▶ **TASK TO CARRY OUT**
Carry on the floor-sanding rental FAQ below from its last sentence, not the data that follows it.

- Are you sure I can do this myself?
- What does it cost? How much money will I save?
- How long will it take?
- What kind of sanders do you rent?
- Will your machines fit in the trunk of my car?
- Your ad says you have "professional grade abrasives;" what does that mean?
- How do I know if I have enough floor left to sand?
- Do I really need to rent an edger? My belt sander can handle the edges…
- Can I sand off adhesive or backing from old linoleum? What about sanding painted floors? Should I be worried about asbestos or lead?
- What do I need to do to get my floors ready to sand?
- Should I use stripper on my floor before I sand, to save on sandpaper?
- Will these black stains sand out?
- How dusty will it be?
- We just bought a house and took out the carpet and the floors look really good—can we just buff them up a little?
- What about radiators? Stairs?
- Should I fill in the cracks on the floor? When?
- What do I do once I've sanded the floor? I thought I was just supposed to stain it…
- Do I always need to sand between coats of finish?
- Do I always have to sand parallel to the grain?
- Why do I have to lift the drum before I begin my backward pass?
- Why do I have to do the floor in two sections?
- Why sand left to right?
- Do I do all my grits on the drum sander first, then switch to the edger?
- How will I know if I have chosen the right grit to begin?
- How will I know when to change the abrasive?
You can do this yourself if you take advantage of the free lesson that comes with every sander rental from Pete’s—just be sure to book the lesson in advance, because we only have one training floor.
If you can follow instructions (and if you don't keep running to consult your handy 'friends' who think they know all about hardwood floors because they sanded one five years ago) and are motivated and reasonably fit, we are quite sure you can do this yourself.
We don't promise that you will do the same job as a professional, but we can ensure that you don't cause harm to your floor or yourself. You don't need to be big or burly to do a fine sanding job!
A good rule of thumb is that it costs about $1.50 per square foot to do it yourself. This estimate includes machine rental charges, abrasive, finish, and assorted small tools. Hiring a professional will cost $4-$5 per square foot.
So, if you are refinishing a typical 450 sq. ft. living/dining area, you'll typically save at least $1000 if you do it yourself. Keep in mind though, that smaller areas tend to be slightly more expensive because the cost of the sander rental is not spread over as many square feet. A single bedroom 10'x12' can cost up to $250. But keep in mind that most contractors have a minimum job price, so a single bedroom will still cost $600-$700 to hire out, so there can still be a significant savings.
Three sanding passes with both the drum sander and the edger in one room of 140 sq. ft. takes the average customer, working alone, 5 hours. Allow extra time for houses that are more than 50 years old, for jobs that include multiple rooms (more rooms means more edging which takes more time) and for jobs involving heavy layers of old finishes.
All of our rental drum sanders are Clarke EZ-8s. They run on 110-volt house current and plug into any grounded outlet. These sanders use a sleeve or 'belt' of abrasive that slips over the sanding drum—no crimping or tightening of abrasive required. These sanders are not the 'tip-back' style you may be familiar with. The sanding mechanism of the Clarke EZ-8 is engaged with a feathering handle at the top of the machine, which gives the operator much finer control, reducing gouges and stop marks. EZ-8s are convenient because they can be broken down for transport and for hauling up and down stairs.

▶ **PROVIDED MATERIAL**

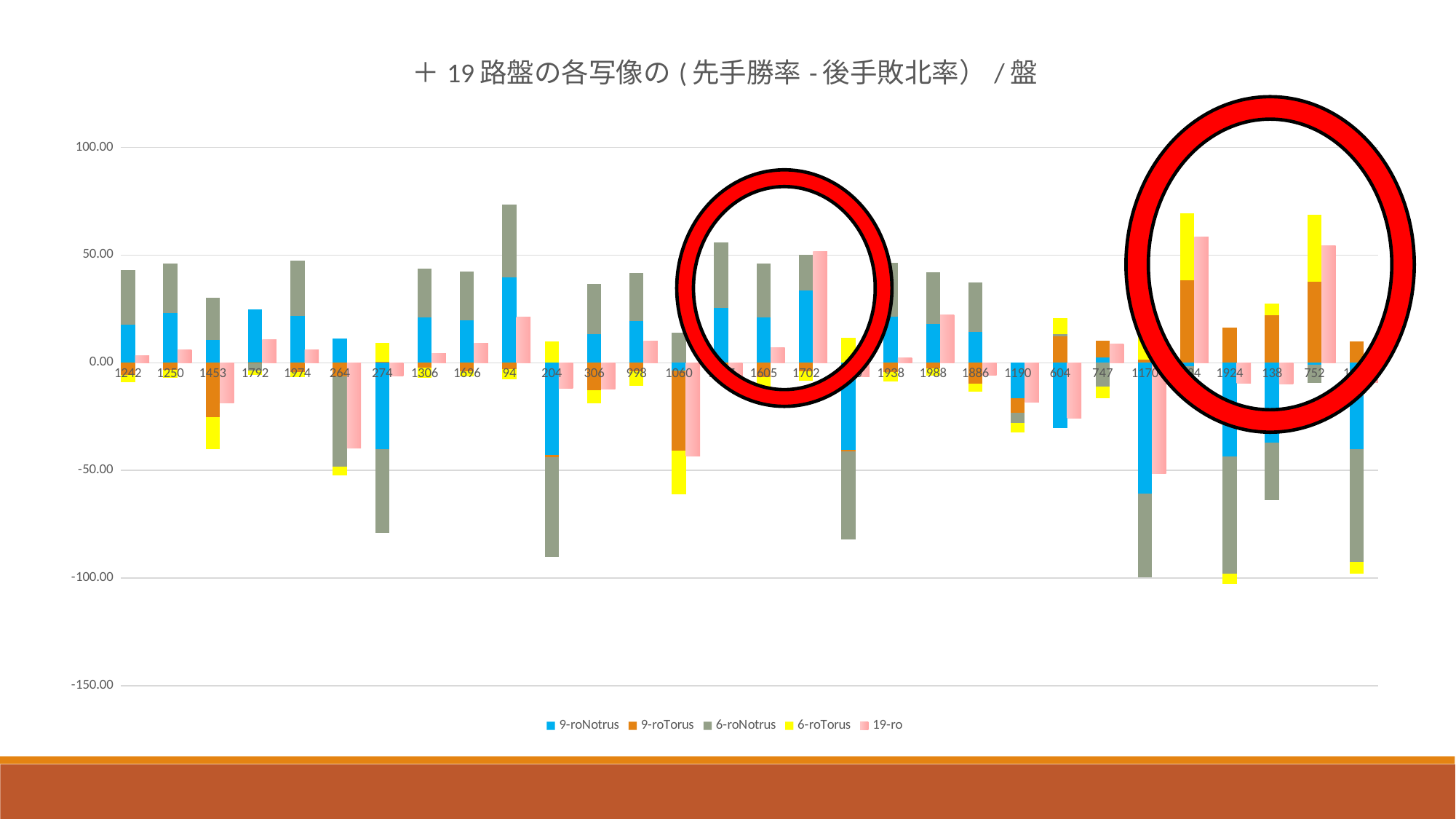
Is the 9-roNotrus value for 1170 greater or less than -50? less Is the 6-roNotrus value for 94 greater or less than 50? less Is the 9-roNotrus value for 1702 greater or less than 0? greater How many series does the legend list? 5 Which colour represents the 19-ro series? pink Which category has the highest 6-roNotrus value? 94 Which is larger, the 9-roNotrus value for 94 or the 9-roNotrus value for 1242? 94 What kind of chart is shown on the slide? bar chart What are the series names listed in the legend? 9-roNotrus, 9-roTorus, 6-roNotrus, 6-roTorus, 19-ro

▶ **ANSWER TO THIS EXERCISE**
Our edgers are also made by Clarke, and we favor the B-2 model which has two speeds; the higher speed is more aggressive, and the gentler lower speed is used for the final pass with a fine-grit abrasive that’s great for reducing the appearance of dreaded edger swirl marks. We also rent the Clarke Super-7 edger which is a bit lighter and easier to operate. Click here for more photos and specs our machines.
Absolutely. The EZ-8 breaks down into two sections, the handle and the motor. The motor measures 17"x16"x24" and fits easily into a small trunk or back seat. Edgers travel in a suitcase-style box that will fit behind most seats. EZ-8s weigh about 125 lbs. and edgers weight about 40 lbs.
Most abrasive companies sell different 'lines' of abrasive, with the poorer quality papers generally marketed to the rental trades. This is lucrative for rental stores because you need to purchase a larger quantity of the lower quality sandpaper.
Other differences: lower quality abrasive belts have a paper backing that tends to stay stiff and rigid on the sander and can lead to chatter marks; professional grade abrasives are always cloth-backed and have a diagonal, wavy-line splice where the two edges are joined to form the tube. Inferior abrasives have the abrasive mineral simply glued to a backing, rather than embedding the mineral in a resin that is bonded to the backing. One sign of a high-quality resin-bond abrasive is that the belt or disc has abrasive mineral right up the edge with no chips or areas of exposed backing.
Full thickness strip hardwood flooring can go through 4 to 5 sandings in its lifetime. Most hardwood floors that were installed in the '20s and '30s fell into disfavor by the late '50s and were covered with carpet, effectively preserving them. If your home dates from 1880-1915, you may have greater cause for worry because some of the floors installed prior to milling standardization were 3/8" thick (and top-nailed to boot) and many of those floors are now too thin to sand. If you have doubts, take a picture of your floor and, if possible, find a place where you can check its thickness and cross-section, and bring that information into the shop with you.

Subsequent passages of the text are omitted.